3

I'm trying to train a UNet in Julia with the help of Flux.

Flux.train!(loss, Flux.params(model), train_data_loader, opt)
            batch_loss = loss(train_data, train_targets)

where the loss is

logitcrossentropy

and train_data_loader is

train_data_loader = DataLoader((train_data |> device, train_targets |> device), batchsize=batch_size, shuffle=true)
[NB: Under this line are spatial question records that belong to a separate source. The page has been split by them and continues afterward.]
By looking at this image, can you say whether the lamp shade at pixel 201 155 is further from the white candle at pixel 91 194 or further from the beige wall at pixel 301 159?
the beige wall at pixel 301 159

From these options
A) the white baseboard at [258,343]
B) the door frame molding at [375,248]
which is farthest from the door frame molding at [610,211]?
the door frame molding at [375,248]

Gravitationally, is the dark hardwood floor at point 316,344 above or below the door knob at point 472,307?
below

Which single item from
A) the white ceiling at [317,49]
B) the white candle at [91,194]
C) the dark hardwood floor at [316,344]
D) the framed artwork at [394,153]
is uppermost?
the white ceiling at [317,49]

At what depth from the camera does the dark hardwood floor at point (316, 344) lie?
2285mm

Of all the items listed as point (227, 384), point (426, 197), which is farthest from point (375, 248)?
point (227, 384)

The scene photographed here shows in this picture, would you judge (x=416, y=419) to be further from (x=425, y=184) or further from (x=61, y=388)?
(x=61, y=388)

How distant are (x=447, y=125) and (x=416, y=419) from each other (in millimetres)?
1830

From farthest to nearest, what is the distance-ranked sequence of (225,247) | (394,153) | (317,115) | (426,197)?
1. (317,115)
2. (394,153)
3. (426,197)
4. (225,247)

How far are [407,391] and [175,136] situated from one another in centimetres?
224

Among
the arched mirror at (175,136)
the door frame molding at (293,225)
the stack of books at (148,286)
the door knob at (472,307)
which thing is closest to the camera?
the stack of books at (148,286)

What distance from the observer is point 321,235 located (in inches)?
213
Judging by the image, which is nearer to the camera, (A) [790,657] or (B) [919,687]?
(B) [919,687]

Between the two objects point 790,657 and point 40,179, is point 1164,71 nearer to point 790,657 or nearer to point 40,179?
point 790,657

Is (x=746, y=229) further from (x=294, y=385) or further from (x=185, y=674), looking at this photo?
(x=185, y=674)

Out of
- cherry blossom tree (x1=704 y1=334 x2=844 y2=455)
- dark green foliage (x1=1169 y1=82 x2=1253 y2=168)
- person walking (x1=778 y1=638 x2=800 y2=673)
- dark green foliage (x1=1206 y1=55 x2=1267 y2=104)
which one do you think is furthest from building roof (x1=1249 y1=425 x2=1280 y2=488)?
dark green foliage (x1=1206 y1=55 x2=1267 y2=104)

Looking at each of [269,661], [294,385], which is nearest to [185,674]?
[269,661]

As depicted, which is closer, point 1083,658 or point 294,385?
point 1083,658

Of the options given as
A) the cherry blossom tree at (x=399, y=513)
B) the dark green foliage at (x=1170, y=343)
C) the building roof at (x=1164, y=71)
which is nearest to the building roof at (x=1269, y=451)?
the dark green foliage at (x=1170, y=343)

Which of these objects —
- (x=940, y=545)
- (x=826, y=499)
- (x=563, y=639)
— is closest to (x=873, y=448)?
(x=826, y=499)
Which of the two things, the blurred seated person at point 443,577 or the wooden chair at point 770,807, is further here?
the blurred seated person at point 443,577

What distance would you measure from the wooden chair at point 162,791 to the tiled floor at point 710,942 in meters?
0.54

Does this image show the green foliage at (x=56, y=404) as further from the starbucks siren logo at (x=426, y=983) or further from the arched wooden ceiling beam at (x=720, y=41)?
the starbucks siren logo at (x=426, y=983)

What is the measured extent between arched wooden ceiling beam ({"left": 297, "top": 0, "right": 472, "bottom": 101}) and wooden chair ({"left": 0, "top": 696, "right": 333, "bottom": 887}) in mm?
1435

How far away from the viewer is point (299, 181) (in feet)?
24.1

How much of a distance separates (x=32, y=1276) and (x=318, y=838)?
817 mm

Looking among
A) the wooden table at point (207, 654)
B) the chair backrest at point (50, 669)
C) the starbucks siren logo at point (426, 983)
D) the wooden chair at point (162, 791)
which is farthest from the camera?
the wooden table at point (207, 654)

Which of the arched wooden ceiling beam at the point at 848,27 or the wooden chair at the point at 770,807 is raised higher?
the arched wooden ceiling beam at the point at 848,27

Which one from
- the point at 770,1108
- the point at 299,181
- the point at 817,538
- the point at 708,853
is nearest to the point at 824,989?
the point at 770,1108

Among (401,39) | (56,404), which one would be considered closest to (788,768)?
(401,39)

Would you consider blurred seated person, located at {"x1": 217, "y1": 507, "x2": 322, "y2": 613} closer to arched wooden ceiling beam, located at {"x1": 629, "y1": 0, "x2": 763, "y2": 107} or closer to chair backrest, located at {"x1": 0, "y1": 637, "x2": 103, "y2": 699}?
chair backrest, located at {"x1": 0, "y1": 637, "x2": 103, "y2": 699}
I dont understand how to take the loss from Flux.train out for printing loss (is that validation loss?). Evalcb will also trigger a call to calculate loss, so its not different. I was to skip extra calculation. So What I did is call the loss function again and store it in a variable then print it per batch. Is there a way to print loss from Flux.train() instead of calling loss again?

logankilpatrick
  • 13,148
  • 7
  • 44
  • 125
h612
  • 544
  • 2
  • 11

3 Answers3

3

Instead of altering train! like @Tomas suggested, the loss function can be instrumented to log the return value. Printing stuff during calculation sounds like a bad idea for decent performance, so I've made an example where the loss is logged into a global vector:

using ChainRulesCore

# returns another loss function which is the same as the function
# in parameter, but push!es the return value into global variable
# `loss_log_vec`
function logged_loss(lossfn, history) 
    return function _loss(args...) 
        err = lossfn(args...) 
        ignore_derivatives() do 
            push!(history, err)
        end
        return err 
     end 
end 

# initialize log vector
log_vec = Float32[]

# use function above to create logging loss function
newloss = logged_loss(loss, log_vec)

# run the training
Flux.train!(newloss, Flux.params(W, b), train_data, opt)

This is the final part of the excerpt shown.